Ozzy opened his mouth but he had no words.
“Just don’t worry about it, okay?”
“Well, how about—”
“I said don’t worry about it.”
Ozzy chewed his lip for a moment, then drew in a deep breath. “How about we don’t get separated when we get to Marauder’s Cove?”
“What?”
“Well, like—what if we stick together? We can make a pact or something.”
“A pact?” Nell sounded like she was about to burst out laughing—but then her face softened. “Are you serious?”
“Why not?”
For a moment it looked like she couldn’t make up her mind on how to feel. But then she grinned, and Ozzy was grinning, too, as he bumped right into Byron’s back. “Hey!” Ozzy shouted. “Watch where—”
He broke off and froze, paralyzed.
Standing before the three of them was a man far too tall to be an ordinary man. He had a thick, flowing grey beard. A purple-and-orange turban. Long pointed elf ears. Hooved goat legs. “You’ve wandered into a strange, strange neck of the woods,” it whistled, in a voice that sounded like it’d been spoken in a vast cave millennia earlier. “Perhaps it’s the heat. Or perhaps you’ve all had a bit too much to smoke.”
Ozzy reached for Nell’s hand, but Nell had already turned and broken into a sprint. He tried to follow but stumbled over a root, staggered, and by the time he’d recovered his balance she was gone.

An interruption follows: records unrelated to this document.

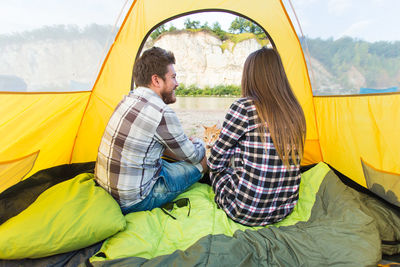 Young couple sitting on tent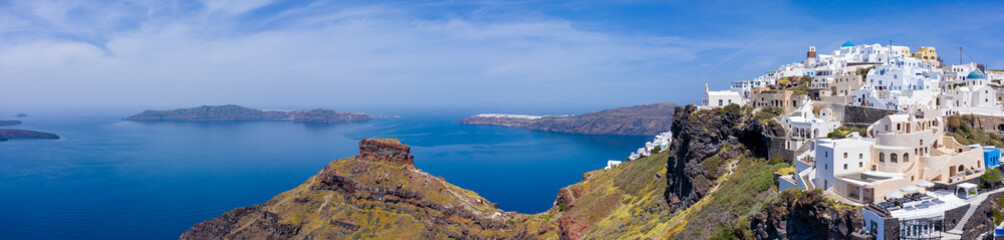 Fira town, with view of caldera, volcano and cruise ships, Santorini, Greece. 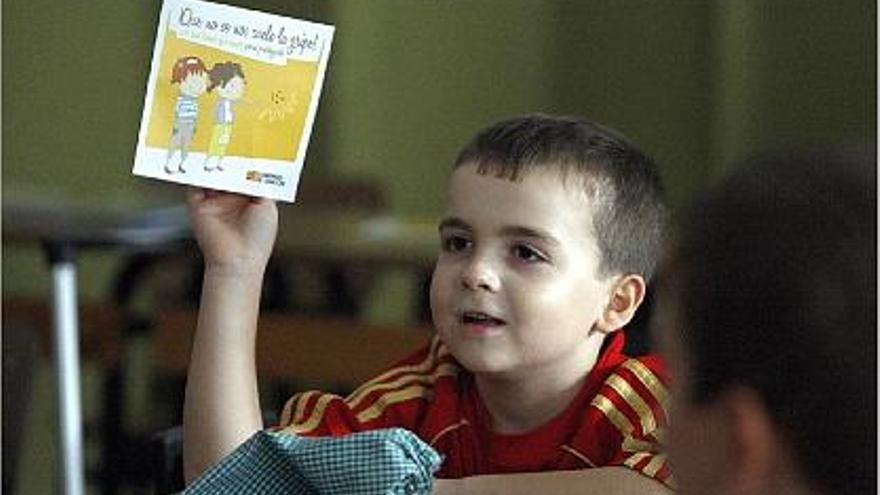 Un nen juga amb un tríptic informatiu sobre la nova grip en una escola de Saragossa.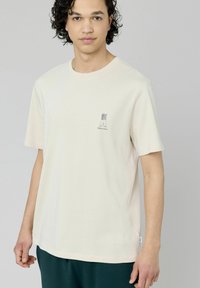 T-shirt crème à manches courtes avec un col rond, présentant un petit motif graphique noir sur la poitrine. Texture en coton douce.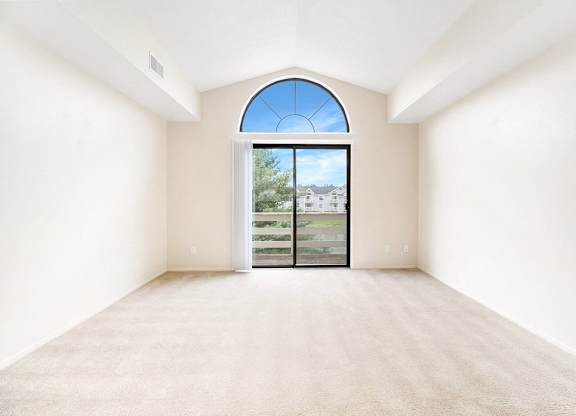 A living room with a large window and a high ceiling at Arbor Lakes Apartments in Elkhart, IN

He span on his heel, but the turban-clad goat-man was in front of him—no, behind him—no, standing on either side, his peeling laughter dripping down from the trees like falling leaves.
Ozzy ran.
He didn’t look back—just ran and ran and ran until he was alone, until the only thing he could hear was the rustling of branches in the hot summer wind. He gasped for breath, wiped the sweat from his face.
There was no sign of the goat-legged man. Or of anyone else for that matter. The trees stretched out endlessly around him.
“Nell?” Ozzy shouted. “Byron?! NELL!”
His voice came bouncing despondently back to him. He was alone.